Distributed System - MIT 6.824 Raft Lab 4A

Lab 4A build up a Shard Master System based on Raft.

Lab 4A

Shard storage system

A sharded storage system stores data a subset of data in different groups for performance. Each of the groups is only responsible a subset of data, and thus total system throughput increases in proportion to the number of groups. Groups is a set of computers that replicate each other. Each of the groups is managed by raft or other concensus algorithm.

A new group could be added to the shard storage system if the load is two heavy and a existing group could be deleted from the system if it is down. This is called configuration change, i.e., at each configuration, there are a set of groups. Thus, at each configuration, shards are allocated to those groups.
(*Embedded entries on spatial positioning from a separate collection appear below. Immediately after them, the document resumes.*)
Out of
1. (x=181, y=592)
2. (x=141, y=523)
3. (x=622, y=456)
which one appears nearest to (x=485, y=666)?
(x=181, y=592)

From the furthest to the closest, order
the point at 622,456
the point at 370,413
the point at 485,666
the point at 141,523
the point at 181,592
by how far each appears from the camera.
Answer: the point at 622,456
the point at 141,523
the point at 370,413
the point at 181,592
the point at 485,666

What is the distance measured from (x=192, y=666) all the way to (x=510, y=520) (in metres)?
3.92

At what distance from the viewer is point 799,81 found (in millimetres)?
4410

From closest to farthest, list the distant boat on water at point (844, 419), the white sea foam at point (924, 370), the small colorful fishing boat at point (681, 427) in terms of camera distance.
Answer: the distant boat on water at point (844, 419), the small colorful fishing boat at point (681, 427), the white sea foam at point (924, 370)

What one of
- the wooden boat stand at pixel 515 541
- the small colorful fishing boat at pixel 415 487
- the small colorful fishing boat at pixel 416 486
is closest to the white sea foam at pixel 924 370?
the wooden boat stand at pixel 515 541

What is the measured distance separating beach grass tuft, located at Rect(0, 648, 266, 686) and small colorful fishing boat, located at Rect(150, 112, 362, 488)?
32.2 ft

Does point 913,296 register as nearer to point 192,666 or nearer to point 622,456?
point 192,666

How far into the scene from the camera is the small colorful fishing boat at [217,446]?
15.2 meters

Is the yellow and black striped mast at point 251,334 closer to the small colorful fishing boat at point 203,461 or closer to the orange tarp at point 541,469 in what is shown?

Whenever configuration changes, shards need to be reallocated to new groups. This is managed by a seperate server called shard master. Considering reliability and availiablity, shard master is not only one server, but a set of servers that is based on Raft. Lab 4A is to build a raft based shard master.

Shard and Raft

Function of shard master

Shard master manages configuration change, each of the shard acquires shard master for configuration change and shard reallocation. Therefore, shard master should support Joint new groups, group leaving, query of configuration change and move shard between groups.

The implementation of those function is similar to Key/Value server in Lab 3. The master received RPC call, and check duplication, and then send to Raft for agreement. If it is commited, raft send the operation to server again, and the server replys to the client.

The difference is shard master doesn’t need to support snapshot.

Rebalance of shards

This is the only challenge in this lab. When a new group is joined or a group leaves, how should the shard be reallocated to each group.

The simplest way is to reallocate each of the shard to the groups by simply taking mod of the shard number to the total number of groups. But this will result in rearrangment of every shard, which waster time to moving shards.

Consistent Hashing. I implemented this approach and it is not able to give me balanced allocation. I think this is because the number of shards is relatively small ? I will check it back later.

The other brutal way is: When a new group joining, calculate the average number of shards that each group should have. Loop through all groups, and move the shard from the group with maximum number of shard to the new group, until the new group get average number of shards.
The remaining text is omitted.